Exercise prompt - Copy out everything from the line containing "From the camera's" down to the end of the items, leaving all other text unchanged. Scale every number in the answers, both distances in millimeters and point coordinates, by 2.25 and round each to a whole number, with halves rounded up.

[Spatial reasoning records]
────────────────────
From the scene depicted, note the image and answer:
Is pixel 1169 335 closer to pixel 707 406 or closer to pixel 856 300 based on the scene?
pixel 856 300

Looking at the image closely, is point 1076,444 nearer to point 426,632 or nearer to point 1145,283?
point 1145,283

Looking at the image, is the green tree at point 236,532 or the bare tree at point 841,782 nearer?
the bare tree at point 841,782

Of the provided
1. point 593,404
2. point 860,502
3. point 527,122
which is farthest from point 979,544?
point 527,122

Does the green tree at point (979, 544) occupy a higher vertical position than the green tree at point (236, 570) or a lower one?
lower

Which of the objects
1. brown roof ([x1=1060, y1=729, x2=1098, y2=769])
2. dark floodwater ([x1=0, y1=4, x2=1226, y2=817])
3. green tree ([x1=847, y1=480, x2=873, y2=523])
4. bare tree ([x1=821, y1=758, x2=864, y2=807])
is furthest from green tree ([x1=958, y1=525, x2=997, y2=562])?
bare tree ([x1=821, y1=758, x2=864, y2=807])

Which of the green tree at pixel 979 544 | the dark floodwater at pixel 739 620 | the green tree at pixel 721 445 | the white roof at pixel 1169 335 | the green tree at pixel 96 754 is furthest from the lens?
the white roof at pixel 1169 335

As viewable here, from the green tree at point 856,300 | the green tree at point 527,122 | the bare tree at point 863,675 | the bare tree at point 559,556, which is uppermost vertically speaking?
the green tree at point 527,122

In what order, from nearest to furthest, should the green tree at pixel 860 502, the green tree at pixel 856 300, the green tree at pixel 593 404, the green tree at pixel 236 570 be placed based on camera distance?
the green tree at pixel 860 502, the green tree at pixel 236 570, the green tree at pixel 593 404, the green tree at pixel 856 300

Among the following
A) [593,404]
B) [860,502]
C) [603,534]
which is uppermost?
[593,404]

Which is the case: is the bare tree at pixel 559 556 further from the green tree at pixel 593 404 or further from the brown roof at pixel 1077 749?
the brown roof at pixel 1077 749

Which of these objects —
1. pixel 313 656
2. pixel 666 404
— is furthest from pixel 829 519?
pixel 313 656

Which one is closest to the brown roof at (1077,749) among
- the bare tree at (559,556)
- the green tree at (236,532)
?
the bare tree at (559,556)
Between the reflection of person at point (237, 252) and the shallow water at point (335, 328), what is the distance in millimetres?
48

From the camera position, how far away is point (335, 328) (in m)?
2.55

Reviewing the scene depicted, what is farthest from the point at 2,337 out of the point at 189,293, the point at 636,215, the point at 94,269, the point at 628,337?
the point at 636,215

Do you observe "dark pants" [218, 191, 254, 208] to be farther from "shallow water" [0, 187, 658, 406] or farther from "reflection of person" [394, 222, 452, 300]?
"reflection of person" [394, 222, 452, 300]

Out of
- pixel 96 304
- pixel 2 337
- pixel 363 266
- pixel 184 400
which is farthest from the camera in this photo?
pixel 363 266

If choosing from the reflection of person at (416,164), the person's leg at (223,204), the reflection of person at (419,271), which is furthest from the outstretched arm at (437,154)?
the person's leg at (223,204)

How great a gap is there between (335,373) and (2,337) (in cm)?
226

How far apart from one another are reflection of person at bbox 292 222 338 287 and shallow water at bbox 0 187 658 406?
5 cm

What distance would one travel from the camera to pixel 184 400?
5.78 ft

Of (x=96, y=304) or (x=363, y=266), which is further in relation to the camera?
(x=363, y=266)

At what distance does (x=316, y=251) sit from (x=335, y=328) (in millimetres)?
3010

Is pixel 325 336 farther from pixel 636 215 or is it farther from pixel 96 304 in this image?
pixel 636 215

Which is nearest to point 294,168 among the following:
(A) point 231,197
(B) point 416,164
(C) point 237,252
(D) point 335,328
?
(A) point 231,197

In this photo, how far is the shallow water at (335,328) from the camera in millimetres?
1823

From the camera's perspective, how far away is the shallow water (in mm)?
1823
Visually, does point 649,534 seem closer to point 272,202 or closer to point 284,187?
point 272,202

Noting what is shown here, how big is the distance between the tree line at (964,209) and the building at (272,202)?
────────────────────
Solution to the problem -
From the camera's perspective, how far away is the shallow water (in mm)?
4102
Visually, does point 649,534 seem closer to point 272,202 or closer to point 284,187?
point 612,455

Noting what is shown here, how big is the distance between the tree line at (964,209) and the building at (272,202)?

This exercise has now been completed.